Software Defined Perimeter

The second, yet sometimes missing link in the zero trust chain is application access. Today, the most common way to gain access to applications is via VPNs. Although they’ve been the way access has been provisioned for years, they weren’t designed with the needs of the modern cloud-based workplace in mind. VPNs don’t allow for granular control and first connect users to the exposed IP address of applications they are trying to access—and then they check whether they should be authorized for further access. This “access, then authenticate” model exposes organizations to attacks and breaches.

The Software Defined Perimeter (SDP) is a semi-new idea developed by the Cloud Security Alliance, with the intent of creating an access framework based on “authenticate-first, access-second” and “need-to-know” philosophies. It’s helping organizations vastly reduce exposure to attacks by granularly locking down application access.

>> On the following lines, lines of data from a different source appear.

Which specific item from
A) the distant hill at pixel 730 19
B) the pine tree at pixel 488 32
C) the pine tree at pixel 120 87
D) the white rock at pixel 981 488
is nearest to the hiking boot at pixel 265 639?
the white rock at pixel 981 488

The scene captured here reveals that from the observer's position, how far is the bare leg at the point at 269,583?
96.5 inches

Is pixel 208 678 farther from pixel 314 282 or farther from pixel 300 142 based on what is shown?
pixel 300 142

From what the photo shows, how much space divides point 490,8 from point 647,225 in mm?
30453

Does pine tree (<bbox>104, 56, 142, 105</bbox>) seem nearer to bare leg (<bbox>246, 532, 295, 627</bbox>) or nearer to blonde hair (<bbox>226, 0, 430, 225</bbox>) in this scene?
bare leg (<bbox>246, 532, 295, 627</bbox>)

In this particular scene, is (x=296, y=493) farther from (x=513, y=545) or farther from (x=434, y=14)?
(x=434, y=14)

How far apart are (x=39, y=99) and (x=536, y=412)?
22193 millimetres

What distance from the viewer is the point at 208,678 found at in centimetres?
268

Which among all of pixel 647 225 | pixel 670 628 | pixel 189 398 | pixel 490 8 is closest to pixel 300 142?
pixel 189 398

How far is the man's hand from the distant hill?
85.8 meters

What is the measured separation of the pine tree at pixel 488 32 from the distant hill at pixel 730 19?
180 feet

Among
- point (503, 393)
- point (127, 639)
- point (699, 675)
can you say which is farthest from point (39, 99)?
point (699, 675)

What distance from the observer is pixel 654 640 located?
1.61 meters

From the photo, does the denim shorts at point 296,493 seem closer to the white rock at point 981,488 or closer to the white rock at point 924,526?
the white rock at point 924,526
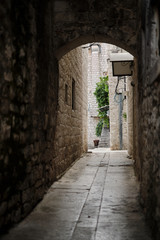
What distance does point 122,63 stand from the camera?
21.0 feet

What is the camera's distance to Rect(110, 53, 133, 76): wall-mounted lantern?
6.15 m

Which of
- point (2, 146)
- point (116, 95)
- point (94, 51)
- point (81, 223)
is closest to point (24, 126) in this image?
point (2, 146)

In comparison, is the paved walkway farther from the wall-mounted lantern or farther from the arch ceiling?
the wall-mounted lantern

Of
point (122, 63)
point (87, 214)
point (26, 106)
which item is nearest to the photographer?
point (87, 214)

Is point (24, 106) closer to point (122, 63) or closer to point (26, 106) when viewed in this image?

SDP solutions create secure point-to-point application-level connections from all devices to any applications. They enable granular policy enforcement to ensure that only the right people and assets can access the exact right resources. With SDP, you can lower risk with granular access policies that allow organizations to control—down to the individual resource level—what communications are permitted between different access points on the network. This ensures that attackers are unable to enter your enterprise infrastructure in the cloud, on-prem or hybrid environments. More than that, it restricts their movement inside networks so that if there is a breach, they cannot get to critical assets.

Moreover, access provisioned via SDP is totally seamless and frictionless so there’s no change to your users. In this light, it’s not hard to see why SDPs are becoming the face of zero trust access.

Enabling Opportunities with Zero Trust

The modern working environment has created so many new opportunities for organizations to share data and drive innovation. But along with these new prospects comes new risk. A comprehensive zero trust strategy allows organizations to benefit from the opportunities while effectively addressing the gaps created.